What Catherine is and what it isn’t

, | Games

That picture up there isn’t just a screenshot from Catherine, an upcoming Japanese import to be published by Atlus. It’s also my reaction upon seeing what kind of game Catherine is. I’d been hearing snippets of conversations about the game, and I’d seen a trippy video, and I knew it was from the creators of the Persona and Shin Megami Tensei games, and somewhere along the way I had picked up that it was a mature psycho-sexual thriller. Wait, maybe I’m confusing it with Black Swan. But I had no idea what Catherine actually was. Today I found out it’s just a puzzle game!

After the jump, have I been misled?

Watching a demo of the puzzles hurt my head. You scramble the lead character around on a pyramid of moving blocks, tugging the blocks to-and-fro to reach the top of each level. Meanwhile, the pyramid gradually crumbles underneath you. In other words, timed. It’s a bit like a sliding tile puzzle build around discrete moves, but in 3D. And with power-ups and a scoring system and a rewind feature and, eventually, other characters shoving you around.
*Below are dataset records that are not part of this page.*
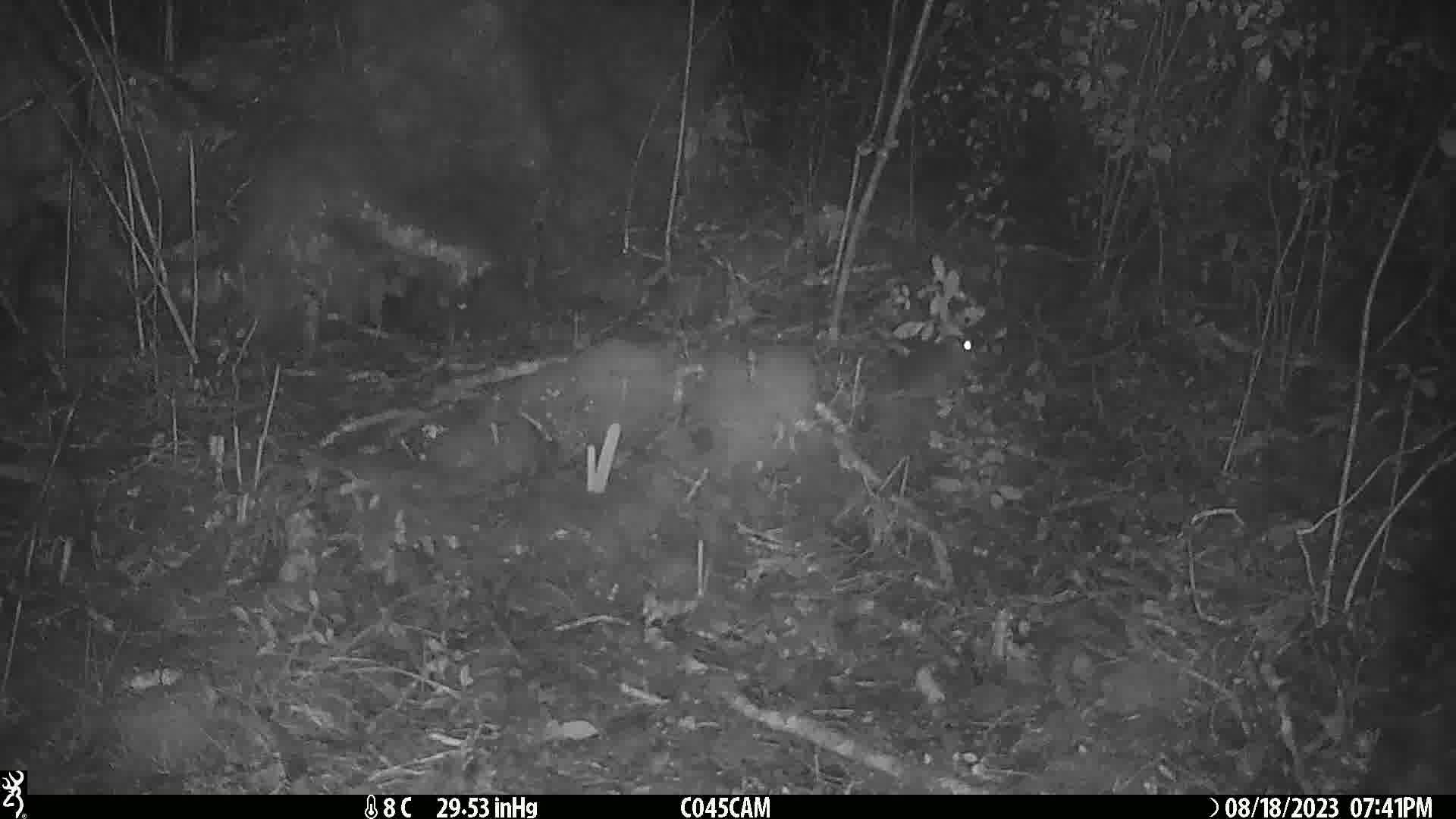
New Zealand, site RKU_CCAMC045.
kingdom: Animalia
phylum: Chordata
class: Mammalia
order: Rodentia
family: Muridae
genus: Rattus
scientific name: Rattus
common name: rat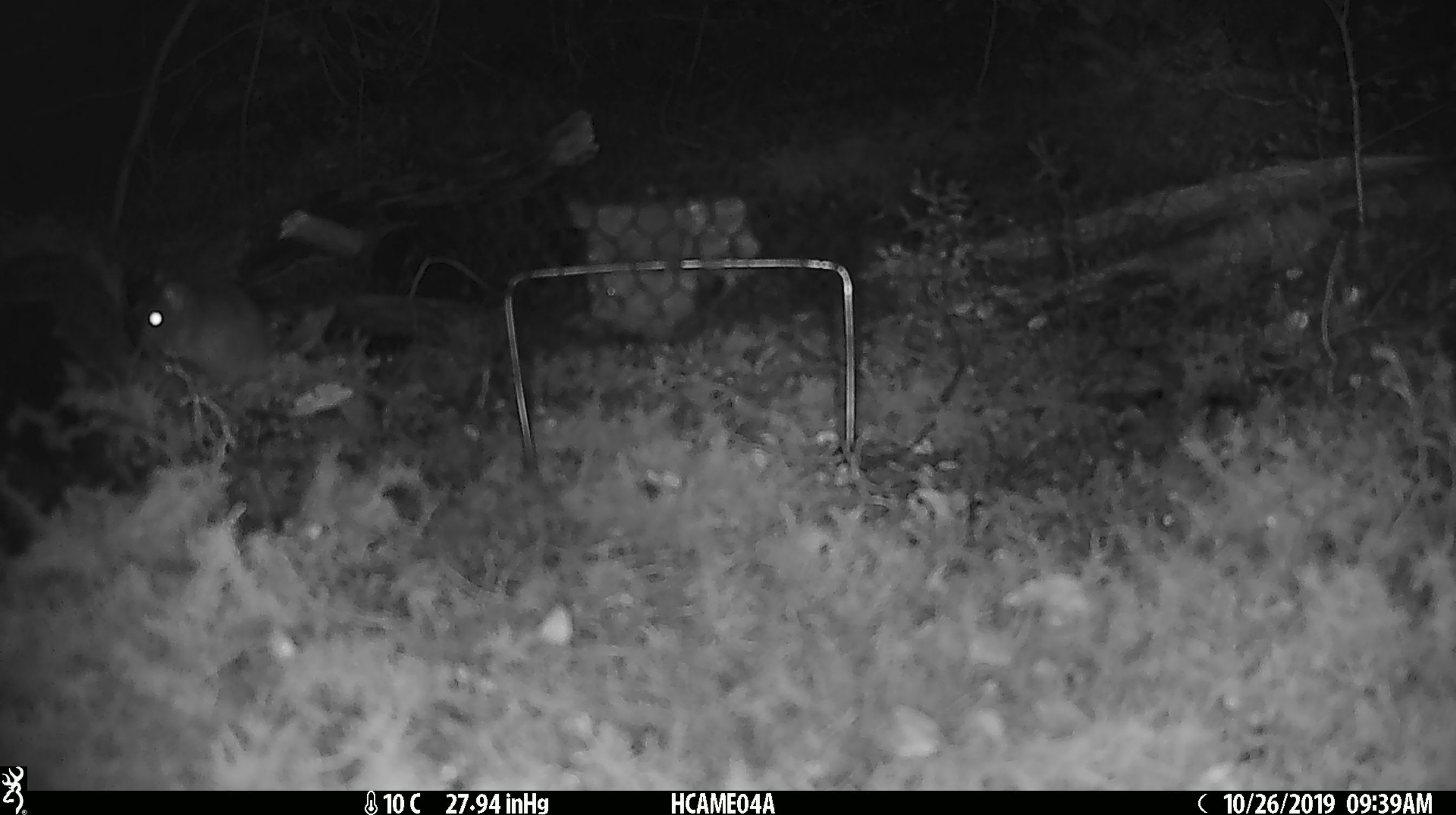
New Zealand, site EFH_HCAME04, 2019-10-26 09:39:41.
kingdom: Animalia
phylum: Chordata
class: Mammalia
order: Rodentia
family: Muridae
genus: Mus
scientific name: Mus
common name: mouse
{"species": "mouse (Mus)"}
The term “action platformer” was used during the demo, which I can sort of see. That’s especially apparent during the local competitive game when both players are scrambling against each other’s progress. But I can’t help but think “just a puzzle game?”. A slightly cerebral Mario kind of thing? Who wants to play that? I get bored enough of perfectly decent shooters, RPGs, and platformers. Why do I want a full-length adventure game in which the gameplay is something I’d expect to fritter away time on an iPhone?

After every puzzle level, you sit in a confessional and answer a question that seems like it was taken from Cosmopolitan. The two examples we saw were “Is marriage the end of your life or the beginning of your life?” and the distinctly Japanese question, “Would you sacrifice your well-being for your job?” Over the course of the game, your answers move you on a law/chaos scale, which is also affected by how your character replies to text messages on his cellphone and optional conversations with the other denizens of this twenty-something slacker dating adventure. Kind of like Mass Effect, but without the aliens, moon buggy, or planetary scanning.

The law/chaos scale determines the course of events as the story unfolds its way towards one of several endings. There’s definitely something strange going on with our lead character, who has to decide whether to abandon his relationship for a hot new chick. Meanwhile, there’s something about murders in the city. The puzzle levels are the character’s nightmares, and boss fights (which are still the puzzle gameplay) are based on his anxieties. It looks like the entire game is wrapped up in some sort of cleverly presented story within a TV show meta-narrative.

Some games can’t really be reduced to their gameplay. I’m hoping this is the case with Catherine, as it was with Killer 7, LA Noire, The Path, Enslaved, and other games I’ve liked in spite of being awful actual games. While I hope Catherine is indeed a grown-up story about sexuality, I’m a bit skeptical given how coy it is about nudity, what a goofball the lead character is, and how pre-occupied the game is with establishing a dreamworld in which you clamber your way up a block puzzle. Strange and maybe charming? Sure, I can see that. Grown-up? About sexuality? More than another manga about big-eyed, big-breasted women? I’ll believe when I see it.